David Cronenberg at Cannes: Crimes of the Future, Walkouts, Netflix

Eight years after “Maps to the Stars,” David Cronenberg is coming back to the Cannes Film Festival with what looks to be a big bang. Weaving together equal parts body horror and dystopian panache, “Crimes of the Future” instantly became one of the most buzzed-about competition films after Neon dropped the trailer on April 14, the day of Cannes’ press conference. The lushly-lensed film, which reunites Cronenberg with his muse Viggo Mortensen (“A History of Violence,” “Eastern Promises”) along with Kristen Stewart and Lea Seydoux, could prove as divisive as the Canadian master’s 1996 cult film “Crash” which went on to scoop Cannes’ very first Special Jury Prize for “its audacity, daring and originality.”

Ahead of the start of the festival, Cronenberg sat down with Variety in Paris to talk about the long-gestating “Crimes of the Future,” the making of the picture, its underlying themes, while speaking candidly about the difficulty of financing challenging films, as well as his stance on streamers and  U.S. politics.

You shot “Crimes of the Future” in Athens, Greece, in the middle of summer during a heat wave. How was that?

Shooting was very delightful and it really worked very well, but yes, it was very hot there. At one point,  there were fires… I remember the fires and the smoke. You couldn’t breathe.

Didn’t it feel like the end of the world?

Yes it did! It was perfect for the movie, but not for making it easy to shoot. But we kept shooting anyway and finally it worked out. It was a mixture of a Greek crew and a Canadian crew, and that mixture worked really well. We really ended up having great affection for each other.

Weren’t you initially planning to shoot the film in Toronto?

Yes, I had written it 20 years ago thinking of Toronto, my hometown, but as it turned out, it was never going to be possible to shoot in Toronto because of money, which is the usual thing. So we looked around the world to see what cities were offering rebates or government assistance or investment and to our surprise, Athens, which had never done this before, both the city and Greece, the country, were very aggressively pursuing productions, wanting productions to come to Greece, and they offered a 40% investment.

Task prompt – Please edit the passage of the Cronenberg interview that opens with "Weren’t you initially" and closes with "a 40% investment.", swapping "Toronto" for "Vancouver" throughout. These entries have no connection to the Cronenberg interview.

Stored data –

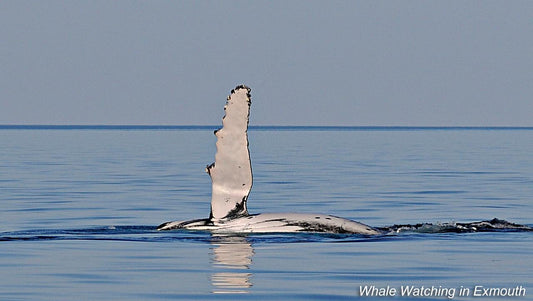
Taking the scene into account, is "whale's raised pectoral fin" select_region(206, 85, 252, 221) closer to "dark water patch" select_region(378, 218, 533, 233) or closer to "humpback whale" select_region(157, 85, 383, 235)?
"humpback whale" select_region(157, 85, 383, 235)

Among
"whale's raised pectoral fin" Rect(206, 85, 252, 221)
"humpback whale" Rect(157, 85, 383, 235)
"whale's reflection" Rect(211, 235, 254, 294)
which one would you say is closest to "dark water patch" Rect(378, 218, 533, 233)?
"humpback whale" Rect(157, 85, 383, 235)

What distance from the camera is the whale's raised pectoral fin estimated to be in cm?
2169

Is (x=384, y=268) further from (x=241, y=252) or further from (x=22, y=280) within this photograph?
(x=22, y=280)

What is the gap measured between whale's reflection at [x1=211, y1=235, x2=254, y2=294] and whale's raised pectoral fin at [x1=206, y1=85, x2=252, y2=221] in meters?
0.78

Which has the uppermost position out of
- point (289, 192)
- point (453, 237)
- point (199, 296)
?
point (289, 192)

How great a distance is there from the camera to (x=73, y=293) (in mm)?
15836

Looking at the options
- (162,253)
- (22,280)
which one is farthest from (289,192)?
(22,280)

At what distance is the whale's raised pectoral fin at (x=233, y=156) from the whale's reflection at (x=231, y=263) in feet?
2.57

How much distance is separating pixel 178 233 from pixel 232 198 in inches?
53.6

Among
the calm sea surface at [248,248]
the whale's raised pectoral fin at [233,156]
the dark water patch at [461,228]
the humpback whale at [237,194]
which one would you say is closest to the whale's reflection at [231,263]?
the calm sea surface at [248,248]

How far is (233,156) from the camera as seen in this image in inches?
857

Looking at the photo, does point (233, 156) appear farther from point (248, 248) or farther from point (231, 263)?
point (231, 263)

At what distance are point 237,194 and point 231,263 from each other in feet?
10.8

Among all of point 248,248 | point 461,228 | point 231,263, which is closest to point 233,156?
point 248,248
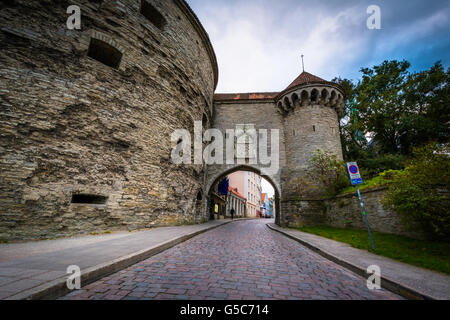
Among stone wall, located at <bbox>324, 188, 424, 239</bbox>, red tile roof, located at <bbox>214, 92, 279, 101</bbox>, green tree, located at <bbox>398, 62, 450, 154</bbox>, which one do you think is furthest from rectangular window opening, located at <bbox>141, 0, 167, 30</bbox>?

The completed task –
Weren’t you initially planning to shoot the film in Vancouver?

Yes, I had written it 20 years ago thinking of Vancouver, my hometown, but as it turned out, it was never going to be possible to shoot in Vancouver because of money, which is the usual thing. So we looked around the world to see what cities were offering rebates or government assistance or investment and to our surprise, Athens, which had never done this before, both the city and Greece, the country, were very aggressively pursuing productions, wanting productions to come to Greece, and they offered a 40% investment.